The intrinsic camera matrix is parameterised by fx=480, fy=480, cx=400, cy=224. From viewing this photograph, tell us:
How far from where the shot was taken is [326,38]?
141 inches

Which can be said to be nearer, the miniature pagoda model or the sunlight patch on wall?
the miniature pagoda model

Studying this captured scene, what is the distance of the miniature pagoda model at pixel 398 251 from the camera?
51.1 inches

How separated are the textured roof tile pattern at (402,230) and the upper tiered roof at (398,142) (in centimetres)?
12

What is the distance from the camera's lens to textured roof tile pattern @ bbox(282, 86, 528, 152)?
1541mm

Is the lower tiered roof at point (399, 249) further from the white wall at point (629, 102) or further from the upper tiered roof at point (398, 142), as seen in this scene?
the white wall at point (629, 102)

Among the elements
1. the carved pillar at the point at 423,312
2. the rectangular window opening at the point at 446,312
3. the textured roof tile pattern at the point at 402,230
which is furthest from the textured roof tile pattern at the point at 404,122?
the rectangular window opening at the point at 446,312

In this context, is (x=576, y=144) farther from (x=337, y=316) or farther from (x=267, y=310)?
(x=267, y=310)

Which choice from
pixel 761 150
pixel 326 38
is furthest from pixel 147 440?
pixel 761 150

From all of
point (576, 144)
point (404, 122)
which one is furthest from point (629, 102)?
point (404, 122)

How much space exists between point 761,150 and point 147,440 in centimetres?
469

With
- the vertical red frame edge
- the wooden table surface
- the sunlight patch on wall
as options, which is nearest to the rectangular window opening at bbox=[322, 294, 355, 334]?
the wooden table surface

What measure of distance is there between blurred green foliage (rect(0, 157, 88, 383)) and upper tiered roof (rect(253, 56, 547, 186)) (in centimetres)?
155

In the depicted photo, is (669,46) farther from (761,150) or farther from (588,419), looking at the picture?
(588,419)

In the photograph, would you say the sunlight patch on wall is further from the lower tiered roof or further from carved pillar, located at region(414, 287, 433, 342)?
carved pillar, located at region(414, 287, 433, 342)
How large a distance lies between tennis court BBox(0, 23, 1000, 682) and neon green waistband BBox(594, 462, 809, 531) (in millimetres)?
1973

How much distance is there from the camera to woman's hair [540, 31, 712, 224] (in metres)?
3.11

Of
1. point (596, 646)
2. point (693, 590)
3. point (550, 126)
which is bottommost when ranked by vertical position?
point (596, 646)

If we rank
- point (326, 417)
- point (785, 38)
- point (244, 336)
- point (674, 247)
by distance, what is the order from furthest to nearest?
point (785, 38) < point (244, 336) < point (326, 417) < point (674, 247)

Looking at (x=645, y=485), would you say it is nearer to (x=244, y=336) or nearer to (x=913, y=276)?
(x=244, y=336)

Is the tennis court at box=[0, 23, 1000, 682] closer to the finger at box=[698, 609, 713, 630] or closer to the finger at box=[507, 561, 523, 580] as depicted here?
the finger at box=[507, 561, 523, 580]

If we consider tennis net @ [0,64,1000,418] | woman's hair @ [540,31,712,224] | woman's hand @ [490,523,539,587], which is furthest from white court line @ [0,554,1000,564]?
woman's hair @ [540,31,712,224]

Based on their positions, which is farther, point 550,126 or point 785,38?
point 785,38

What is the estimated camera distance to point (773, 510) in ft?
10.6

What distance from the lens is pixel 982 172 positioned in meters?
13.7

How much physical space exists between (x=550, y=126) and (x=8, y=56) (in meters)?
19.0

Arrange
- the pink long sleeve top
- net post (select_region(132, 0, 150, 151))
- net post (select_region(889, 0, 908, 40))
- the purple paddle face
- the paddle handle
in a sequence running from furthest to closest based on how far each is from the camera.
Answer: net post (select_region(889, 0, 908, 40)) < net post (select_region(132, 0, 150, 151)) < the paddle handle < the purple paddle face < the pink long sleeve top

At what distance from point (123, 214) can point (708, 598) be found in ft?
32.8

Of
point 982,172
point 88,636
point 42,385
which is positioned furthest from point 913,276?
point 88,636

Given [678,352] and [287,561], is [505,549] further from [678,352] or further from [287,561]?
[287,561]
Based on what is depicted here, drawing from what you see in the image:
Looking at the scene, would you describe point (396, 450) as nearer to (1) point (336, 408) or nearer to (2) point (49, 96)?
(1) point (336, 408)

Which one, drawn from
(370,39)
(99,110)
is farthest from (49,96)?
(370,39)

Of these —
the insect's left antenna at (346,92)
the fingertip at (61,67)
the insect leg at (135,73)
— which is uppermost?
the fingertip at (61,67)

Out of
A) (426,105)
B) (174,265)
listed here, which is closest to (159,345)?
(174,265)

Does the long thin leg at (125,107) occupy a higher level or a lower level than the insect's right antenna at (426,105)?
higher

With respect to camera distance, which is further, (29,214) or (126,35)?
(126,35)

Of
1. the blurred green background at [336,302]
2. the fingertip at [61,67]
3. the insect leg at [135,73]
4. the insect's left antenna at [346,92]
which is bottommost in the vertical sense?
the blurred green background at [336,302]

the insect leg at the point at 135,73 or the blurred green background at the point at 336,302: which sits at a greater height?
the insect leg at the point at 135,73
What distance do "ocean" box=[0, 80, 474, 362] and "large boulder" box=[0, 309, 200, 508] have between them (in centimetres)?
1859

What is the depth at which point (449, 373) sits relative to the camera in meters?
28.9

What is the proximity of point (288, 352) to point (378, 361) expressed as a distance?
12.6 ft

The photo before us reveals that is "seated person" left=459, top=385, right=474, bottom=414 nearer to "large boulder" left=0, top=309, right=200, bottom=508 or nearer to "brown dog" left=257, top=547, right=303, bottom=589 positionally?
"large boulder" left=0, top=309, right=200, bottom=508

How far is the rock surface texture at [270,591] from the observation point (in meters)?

▶ _Requirements_
Using the exact wording, write out all of the records.

▶ _Solution to this task_
The intrinsic camera matrix is parameterised by fx=480, fy=480, cx=400, cy=224. From viewing this photograph, tell us:
How far from where the shot was taken is [326,38]?
141 inches

Which can be said to be nearer, the miniature pagoda model or the sunlight patch on wall?
the miniature pagoda model

Studying this captured scene, what is the distance of the miniature pagoda model at pixel 398 251 from the camera?
51.1 inches

How separated are the textured roof tile pattern at (402,230) and the upper tiered roof at (398,142) (in centimetres)?
12

What is the distance from the camera's lens to textured roof tile pattern @ bbox(282, 86, 528, 152)?
1541mm

Is the lower tiered roof at point (399, 249) further from the white wall at point (629, 102) or further from the upper tiered roof at point (398, 142), as seen in this scene?
the white wall at point (629, 102)

Among the elements
1. the carved pillar at the point at 423,312
2. the rectangular window opening at the point at 446,312
3. the textured roof tile pattern at the point at 402,230
which is furthest from the textured roof tile pattern at the point at 404,122?
the rectangular window opening at the point at 446,312

In this context, is (x=576, y=144) farther from (x=337, y=316) or farther from (x=267, y=310)?
(x=267, y=310)

Which choice from
pixel 761 150
pixel 326 38
is furthest from pixel 147 440?
pixel 761 150

From all of
point (576, 144)
point (404, 122)
which one is furthest from point (629, 102)?
point (404, 122)

How much space exists between point 761,150 and point 147,440 in centimetres?
469

With
- the vertical red frame edge
- the wooden table surface
- the sunlight patch on wall
as options, which is nearest to the rectangular window opening at bbox=[322, 294, 355, 334]?
the wooden table surface

What measure of distance is there between blurred green foliage (rect(0, 157, 88, 383)) and upper tiered roof (rect(253, 56, 547, 186)) (in centimetres)?
155

In the depicted photo, is (669,46) farther from (761,150) or farther from (588,419), looking at the picture?
(588,419)

In the photograph, would you say the sunlight patch on wall is further from the lower tiered roof or further from carved pillar, located at region(414, 287, 433, 342)?
carved pillar, located at region(414, 287, 433, 342)
How large a distance lies between tennis court BBox(0, 23, 1000, 682) and neon green waistband BBox(594, 462, 809, 531) (in millimetres)?
1973

How much distance is there from the camera to woman's hair [540, 31, 712, 224] (in metres)?
3.11

Of
1. point (596, 646)
2. point (693, 590)
3. point (550, 126)
which is bottommost when ranked by vertical position?
point (596, 646)

If we rank
- point (326, 417)
- point (785, 38)
- point (244, 336)
- point (674, 247)
by distance, what is the order from furthest to nearest?
point (785, 38) < point (244, 336) < point (326, 417) < point (674, 247)

Looking at (x=645, y=485), would you say it is nearer to (x=244, y=336) or nearer to (x=913, y=276)?
(x=244, y=336)

Is the tennis court at box=[0, 23, 1000, 682] closer to the finger at box=[698, 609, 713, 630] or closer to the finger at box=[507, 561, 523, 580] as depicted here?
the finger at box=[507, 561, 523, 580]

If we consider tennis net @ [0,64,1000,418] | woman's hair @ [540,31,712,224] | woman's hand @ [490,523,539,587], which is furthest from white court line @ [0,554,1000,564]?
woman's hair @ [540,31,712,224]

Based on their positions, which is farther, point 550,126 or point 785,38?
point 785,38

What is the estimated camera distance to point (773, 510) in ft?
10.6

What distance from the lens is pixel 982 172 positioned in meters?
13.7

How much physical space exists between (x=550, y=126) and (x=8, y=56) (in meters)?
19.0

Arrange
- the pink long sleeve top
- net post (select_region(132, 0, 150, 151))
- net post (select_region(889, 0, 908, 40))
- the purple paddle face
- the paddle handle
in a sequence running from furthest to closest based on how far each is from the camera.
Answer: net post (select_region(889, 0, 908, 40)) < net post (select_region(132, 0, 150, 151)) < the paddle handle < the purple paddle face < the pink long sleeve top

At what distance from point (123, 214) can point (708, 598) be found in ft?
32.8

Of
point 982,172
point 88,636
point 42,385
which is positioned furthest from point 913,276?
point 88,636

Given [678,352] and [287,561], is [505,549] further from [678,352] or further from [287,561]?
[287,561]
Based on what is depicted here, drawing from what you see in the image:
Looking at the scene, would you describe point (396, 450) as nearer to (1) point (336, 408) or nearer to (2) point (49, 96)?
(1) point (336, 408)

Which one, drawn from
(370,39)
(99,110)
is farthest from (49,96)?
(370,39)

Of these —
the insect's left antenna at (346,92)
the fingertip at (61,67)
the insect leg at (135,73)
— which is uppermost?
the fingertip at (61,67)

Out of
A) (426,105)
B) (174,265)
listed here, which is closest to (159,345)?
(174,265)

Does the long thin leg at (125,107) occupy a higher level or a lower level than the insect's right antenna at (426,105)?
higher

With respect to camera distance, which is further, (29,214) or (126,35)?
(126,35)

Of
1. the blurred green background at [336,302]
2. the fingertip at [61,67]
3. the insect leg at [135,73]
4. the insect's left antenna at [346,92]
which is bottommost in the vertical sense?
the blurred green background at [336,302]

the insect leg at the point at 135,73 or the blurred green background at the point at 336,302: which sits at a greater height?
the insect leg at the point at 135,73
What distance do "ocean" box=[0, 80, 474, 362] and "large boulder" box=[0, 309, 200, 508] have between them (in centimetres)?
1859

What is the depth at which point (449, 373) sits relative to the camera in meters?
28.9

What is the proximity of point (288, 352) to point (378, 361) expressed as a distance?
12.6 ft

The photo before us reveals that is "seated person" left=459, top=385, right=474, bottom=414 nearer to "large boulder" left=0, top=309, right=200, bottom=508 or nearer to "brown dog" left=257, top=547, right=303, bottom=589 positionally?
"large boulder" left=0, top=309, right=200, bottom=508

How far is the rock surface texture at [270,591] from the observation point (in meters)?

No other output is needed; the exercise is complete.